Hoewel het onduidelijk is hoeveel obesitas (gedefinieerd als een body mass index van 30 of hoger) het risico of de ernst van COVID-19 verhoogt, suggereert epidemiologisch onderzoek dat landen met een hoge mate van obesitas over het algemeen een groter risico lopen.
Volgens een onderzoek van april 2020 inZwaarlijvigheid,het sterftecijfer van COVID-19 in landen als Italië, waar het percentage zwaarlijvigheid hoog is, is veel hoger dan in landen als China, waar het percentage zwaarlijvigheid aanzienlijk lager is.
Neurologische aandoeningen
Hoewel niet opgenomen in de lijst met risicofactoren van de CDC, hebben sommige wetenschappers opgemerkt dat bepaalde neurologische aandoeningen, zoals multiple sclerose (MS), de ziekte van Parkinson of motorneuronaandoeningen, de ernst van een COVID-19-infectie kunnen vergroten door het slikken te verminderen (bekend als bulbaire zwakte), het verminderen van de hoestreflex of het veroorzaken van zwakte van de ademhalingsspieren.

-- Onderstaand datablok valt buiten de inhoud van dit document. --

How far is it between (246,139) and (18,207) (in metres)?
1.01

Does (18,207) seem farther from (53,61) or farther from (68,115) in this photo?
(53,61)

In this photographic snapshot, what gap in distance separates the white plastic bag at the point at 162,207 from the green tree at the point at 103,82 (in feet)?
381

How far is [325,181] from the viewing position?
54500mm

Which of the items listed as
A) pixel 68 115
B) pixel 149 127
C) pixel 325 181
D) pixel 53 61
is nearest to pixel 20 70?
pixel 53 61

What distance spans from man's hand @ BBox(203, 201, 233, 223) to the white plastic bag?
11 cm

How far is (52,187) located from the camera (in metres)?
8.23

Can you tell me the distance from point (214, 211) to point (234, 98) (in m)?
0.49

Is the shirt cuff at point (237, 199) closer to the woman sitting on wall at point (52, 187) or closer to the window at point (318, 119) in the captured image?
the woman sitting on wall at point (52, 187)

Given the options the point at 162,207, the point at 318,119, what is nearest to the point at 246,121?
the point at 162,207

Tegelijkertijd kunnen veel van de geneesmiddelen die worden gebruikt om neurologische aandoeningen zoals MS en myasthenia gravis te behandelen, het immuunsysteem actief onderdrukken, waardoor het risico en de ernst van COVID-19-infecties toenemen.
Sommige gezondheidsautoriteiten waarschuwen dat combinatietherapieën die worden gebruikt om deze aandoeningen te behandelen, zoals Azasan (azathioprine), CellCept (mycofenolaatmofetil) of methotrexaat in combinatie met prednisolon, ernstige immunosuppressie kunnen veroorzaken. en behoud sociale afstand.
Een woord van Verywell
Totdat wetenschappers een beter begrip hebben van COVID-19 - inclusief de manieren waarop het ziekte veroorzaakt in verschillende groepen - moet iedereen van 65 jaar en ouder of met een reeds bestaande gezondheidstoestand die door de CDC wordt vermeld, als een hoog risico worden beschouwd.
Sociale afstand nemen, regelmatig handen wassen en thuis blijven zijn de beste manieren om uw risico tijdens de pandemie te verkleinen. Bovendien kan vroege behandeling bij de eerste tekenen van ziekte de progressie van de ziekte en de ontwikkeling van ARD's voorkomen.
Zelfs als u jonger bent en geen van de risicofactoren hebt die door de CDC worden beschreven, ga er dan niet vanuit dat u vrijuit bent. Het nemen van dezelfde preventieve maatregelen kan in ieder geval de verspreiding van COVID-19 verminderen en de pandemie sneller beëindigen.